Формулировка задания 1 >>
Ответьте на вопросы по тексту о литературных премиях:
(a) Кем в тексте назван Валерий Попов?
(b) Какое издательство указано как один из учредителей премии «Национальный бестселлер»?
(c) Какое издательство упомянуто среди учредителей премии имени Шолохова?
Формулировка задания 2 >> Перечислите все премии, названные в тексте о литературных премиях.
Формулировка задания 3 >> Продолжите текст о литературных премиях, начав сразу после его последнего предложения.

Текстовый блок >>
==*==

И вот, как на зло, авторам, испытывающим здоровый крен в сторону патриотического сюжета, рынок в лице массовой литературы отказывает в доверии. И «им трудно заявить о себе» в полный голос.
Для того чтобы качественная беллетристика могла противостоять тупому рынку, нужно вывести новый гибрид, или, по словам Валерия Попова, одного из соучредителей премии «Российский сюжет», произвести «скрещение удава с кроликом», обладающего жизнестойким иммунитетом.
Стимуляция мичуринцев, которые бросят вызов рынку с нероссийским лицом, ожидается довольно-таки существенная – лауреат премии кроме диплома в качестве поощрения получает 10 000 все тех же злосчастных долларов США.
Видимо, недалек тот час, считают оптимисты, когда мы еще утрем нос не только устроителям Гонкуровской премии, но и всем тем, кто ошибочно думает, что место русской литературы на кладбище Сент-Женевьев-де-Буа!
Впрочем, как показала практика распределения премий, от Нобелевской до букеровской, собственно к литературе они, премии, имеют отношение отдаленное. Тем более в стране, где поэт больше, чем поэт, а писатель, соответственно, писатель.
Очень характерные примеры, две самые свежие премии: имени М.А. Шолохова, которая принадлежит Международному Сообществу Писательских Союзов и «Национальный бестселлер», одним из учредителем которой является издательство «Ad marginum».
Премия имени Шолохова была учреждена пару лет тому назад Международным Сообществом Писательских Союзов, издательством "Советский писатель", Союзом художников России и другими «патриотическими» организациями.

==*==

Исходные данные >>
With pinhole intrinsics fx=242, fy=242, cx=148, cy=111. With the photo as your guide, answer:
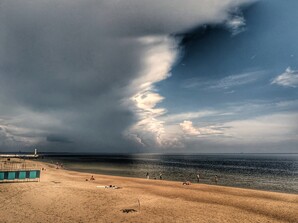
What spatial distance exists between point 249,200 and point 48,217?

==*==

Результат 1 >>
(a) Одним из соучредителей премии «Российский сюжет».
(b) «Ad marginum».
(c) «Советский писатель».

Результат 2 >>
«Российский сюжет»
Гонкуровская премия
Нобелевская премия
Букеровская премия
Премия имени М.А. Шолохова
«Национальный бестселлер»

Результат 3 >>
Имена лауреатов предыдущих премий скажут искушенному читателю не больше, чем наименования учредителей премий. Да это, по большому счету и не важно. В этом году из рук Юрия Бондарева премию, как указано в пресс-релизе, «в области литературы и искусства за 2002 год» следующие лица.
Первый из списка – Слободан Милошевич. За что злосчастный Слободан был удостоен такой чести? Цитирую: «Политическому узнику гаагской тюрьмы, бывшему президенту Юнославии, за мужество, самоотверженность и непримиримую позицию в борьбе за гражданские права и свободу югославских и других славянских народов, за разоблачение на заседаниях Международного Гаагского трибунала натовско-американской агрессии в Европе».
Если оставить в стороне пафос о натовско-американской агрессии, то получается, что Слободан Милошевич удостоился премии ни за что! Наименования мало-мальски какого-нибудь произведения, отдаленно напоминающего художественного, мы не видим. Конечно, весьма, возможно, что мы имеем прецедент награждения лауреата за устное творчество. Так как никаких других, кроме разоблачений гаагского трибунала, произведений Милошевича не указано.
Следующий в списке – генерал Валентин Иванович Варенников. Он получил «Шолохова» «за написание книг, рассказывающих о жизненной и офицерской судьбе, охватывающей более полувека советской жизни и истории, под общим названием «Неповторимое». Как видим и здесь вся неповторимая прелесть лауреата заключается ни в его литературном таланте, а в том, что уважаемый генерал умеет «писать». Ибо что-нибудь оригинальное и значимое в «судьбе, охватывающей более полувека советской жизни» обнаружить довольно трудно, если конечно, литератор Вареников не изобразил мытарств офицера «Онегинской строфой», гекзаметром или трехстопным матом.
Ну и вдогонку скажу, что в число лауреатов, внесших выдающийся вклад в литературу и искусство, также попали: художник Михаил Савицкий из Белоруссии «за выдающийся вклад в развитие реалистических традиций в мировое изобразительное искусство» и бывший депутат Верховного Совета РСФСР Ринат Мухамадиев «за документально-художественную повесть «Крушение», посвященную трагическим событиям октября 1993 г».
Сдается мне, что и здесь на патриотических струнах учредителей сыграли какие-то дополнительные обстоятельства, препятствующие людям, неискушенным в политике, понять, что связывает их искусство с автором великого «Тихого Дона».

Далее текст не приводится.